Soruya verilecek yanıt, demokrasinin klasik ve evrensel denen ilkelerinden değil, bu ülkenin gerçeklerinden, cumhuriyetin temel felsefesinden ve bir İslam toplumunda çok partili demokrasiyi ayakta tutmanın gereklerinden kaynaklanan bir yanıttır: Hayır!

Türkiye Cumhuriyeti'nin demokrasisinde, çok şey gibi siyasetin, hatta her şeyden daha çok özellikle siyasetin sınırlarını laiklik ilkesi çizer; çünkü, bu sınır aşılınca, cumhuriyet de, demokrasi de çökecektir.

Dolayısıyla, halkın din duygularına ve dinden gelen değerlerine dayanarak iktidara gelmiş bir sağ parti, olmayacak dualar peşinde koşmaktansa, bu duygulara ve değerlere ters düşmeyen ekonomik ve sosyal politikalarla yetinir; şeriat devleti kurmasına devletin kendi niteliği engeldir.

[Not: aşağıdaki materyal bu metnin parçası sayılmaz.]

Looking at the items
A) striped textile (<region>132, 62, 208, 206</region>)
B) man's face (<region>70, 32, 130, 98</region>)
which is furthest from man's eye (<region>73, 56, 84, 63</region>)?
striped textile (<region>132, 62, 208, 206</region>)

Diyelim, seçim oldu ve şimdi en çabuk tarafından seçim isteyen bir ‘‘sol’’ lider öne çıktı. Hükümetin büyük ortağı, hatta başı olacak kadar.

Ülkedeki öbür güçlere, siyasal partilere, sendikalara, basına, üniversitelere, askere seslenerek, ‘‘Halkımız bana oy verdi; ben de çağdaşlık ve yeni sol adına, bol bol, sivil demokrasi, küçültülmüş devlet ve kaçınılmaz küreselleşme edebiyatıyla kampanya yapmıştım; şimdi sıra, damokrasi gereği, bu düşünceleri uygulamaya geldi’’ diyebilir mi?

Der.

Derse, ne olur?

Böyle bir sorunun da yanıtı, solculuğun klasik ve evrensel denen ilkelerinden değil, bu ülkenin gerçeklerinden, cumhuriyetin temel felsefesinden ve devrimi yarıda kesilmiş bir toplumda solcu olmanın gereklerinden kaynaklanan bir yanıttır: Dediklerini yaparsa gülünç olur!

Birçok bakımdan.

Bir kere, cumhuriyetin kaderini, sivil demokrasi adına, cumhuriyeti kurmuş olanların sağlam bekçiliğinden ucuz laf kahramanlarının güvenilmez koruyuculuğuna aktarmak, kargalarla birlikte ülkedeki bütün gerici güçleri de güldürür.

İkincisi, akla ve bilime dayalı gerçek cumhuriyetçiliğin felsefesini kuran bütün Aydınlanma dönemi filozofları mezarlarında gülmekten katılırlar; demokrasiyi tanımlamanın, yerli Popper'ler ve Hayek'ler gibi düşünen postmodern ‘‘solcu’’lara kaldığını duyunca.

Üçüncüsü, dünyayı sömürüp çiftini çubuğunu düzdükten sonra sömürüyü daha ustaca sürdürmek için ulusal devletleri güçsüzleştirme formülleri üreten ülkelerin bütün Blair'leri de bıyık altından gülüşlerini artırırlar.

İktidar için seçim istendiği duyulmuştur da, olmayacak dualar ve güldürecek rüyalar için seçim istendiği hiç görülmemiştir.